Wednesday's result was a disappointing, 6-3 series-finale loss to San Francisco -- in front of a spirited crowd at AT&T Park -- in a game much closer than the score would suggest.
"I think we had a chance to beat them," said Orioles second baseman Julio Lugo, who went 3-for-5 with two RBIs and a run scored. "We had a lot of chances with men in scoring position and less than two outs. That's been one of our weaknesses. We're not putting the ball in play at the right time."
The loss dropped the Orioles to 30 games below .500, at 18-48, and was their 18th road defeat in the team's last 20 games. They are still searching for their first road series win and are now 3-9 with interim manager Juan Samuel at the helm.
"We have not been driving in big runs and I think guys in those situations [with runners on], we are trying so hard instead of being relaxed and go for a pitch in the area," said Samuel, who watched Lincecum strike out three straight batters to strand a pair of runners in the fourth.
"We are taking too many fastballs down the middle. Sometimes you might have to expand the zone there, but we have to make contact in that situation."
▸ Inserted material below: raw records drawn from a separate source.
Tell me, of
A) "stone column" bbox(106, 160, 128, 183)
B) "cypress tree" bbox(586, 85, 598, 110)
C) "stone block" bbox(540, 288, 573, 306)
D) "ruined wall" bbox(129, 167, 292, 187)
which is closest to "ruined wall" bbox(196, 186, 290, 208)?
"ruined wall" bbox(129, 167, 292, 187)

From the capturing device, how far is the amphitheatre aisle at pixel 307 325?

The O's best late chance to score came in the eighth inning. Down a pair of runs, Corey Patterson drew a one-out walk, and Miguel Tejada put runners on the corners with a single up the middle off Giants closer Brian Wilson. Wilson elevated his fastball to 98 mph against Nick Markakis, following a pair of back-door sliders, to send the O's best hitter down swinging. Wilson then proceeded to get Luke Scott on a groundout to leave the Orioles' middle of the order looking lifeless.
"It's tough, especially with the situation that we're in," Markakis said. "When you don't execute those plays in crucial times, it's magnified times 10."
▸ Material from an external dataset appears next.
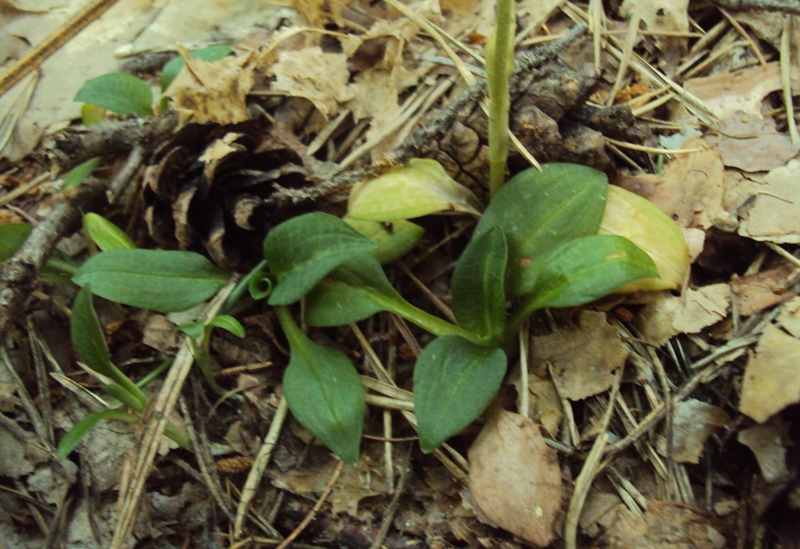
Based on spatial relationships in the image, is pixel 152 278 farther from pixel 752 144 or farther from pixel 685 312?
pixel 752 144

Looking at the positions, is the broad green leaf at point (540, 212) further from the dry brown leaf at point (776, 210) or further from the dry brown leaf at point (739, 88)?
the dry brown leaf at point (739, 88)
The Orioles entered the rubber match hitting a Major League-worst .213 with runners in scoring position and went 3-for-14 in those scenarios Wednesday. The next closest team is Pittsburgh, which entered Wednesday with a .232 RISP average. In the three-game set, Baltimore went a total of 5-for-33 (.152) with runners in scoring position and left 26 men on base.
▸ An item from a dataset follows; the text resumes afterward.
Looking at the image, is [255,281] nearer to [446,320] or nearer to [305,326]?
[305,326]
"The team was pretty aggressive," Lincecum said of the free-swinging O's. "Markakis, Luke Scott, Lugo, those guys are getting pretty good swings up there. So, I just tried to stay aggressive and not let it eat me up out there, and make a big pitch when I needed to."
Lincecum was effectively wild most of the afternoon, hitting double-digit strikeouts for the fourth time this season and pitching his way out of several jams. The Orioles put a pair of runners on in two of the first three innings, but couldn't break through for a run until three straight singles in the fourth. Lincecum promptly struck out the next three batters, outlasting what looked to be an abbreviated outing with the Giants bullpen in action as early as the fifth.
"That's why he's a Cy Young winner," said Adam Jones, who went 0-for-5 with two strikeouts. "[Lincecum] does walk and give up hits, he does do that. But one thing he [also] does do is he leads the league in strikeouts; he gets big strikeouts all the time."
Lincecum lasted six frames, becoming the 51st opposing starter in 66 games to go at least six innings against Baltimore. Mound counterpart Jeremy Guthrie's six innings were nearly as effective, but a pair of two-strike sliders in his final frame proved to be the difference.
"Ultimately it came down to the sixth inning, [I] couldn't put down a zero," said Guthrie, who was tagged with solo homers by former Oriole Aubrey Huff and Juan Uribe. "You look at their bullpen, I think [Lincecum] probably wasn't going to come out for the seventh.
"If we could keep it tied there, 2-2, I think we go on and win this game. I don't think there's anywhere to look any further than this mound and what I wasn't able to accomplish in the sixth."
But the Orioles' failure to score runs far outweighed Guthrie's mistakes. The O's threatened again in the seventh when Lugo drove in his second run of the afternoon on a single off reliever Santiago Casilla. But Cesar Izturis -- who singled twice previously -- struck out swinging to strand a pair of runners.
In a season full of uninspiring stats, the Orioles' underachieving offense has been the most prevalent part of their lopsided season.
"I've been on that side," Huff said. "It's not fun, believe me. [I had] nine straight years of that [losing]. It kind of wears on you. You come here every day and I finally feel like I'm in the big leagues. It's been a great time."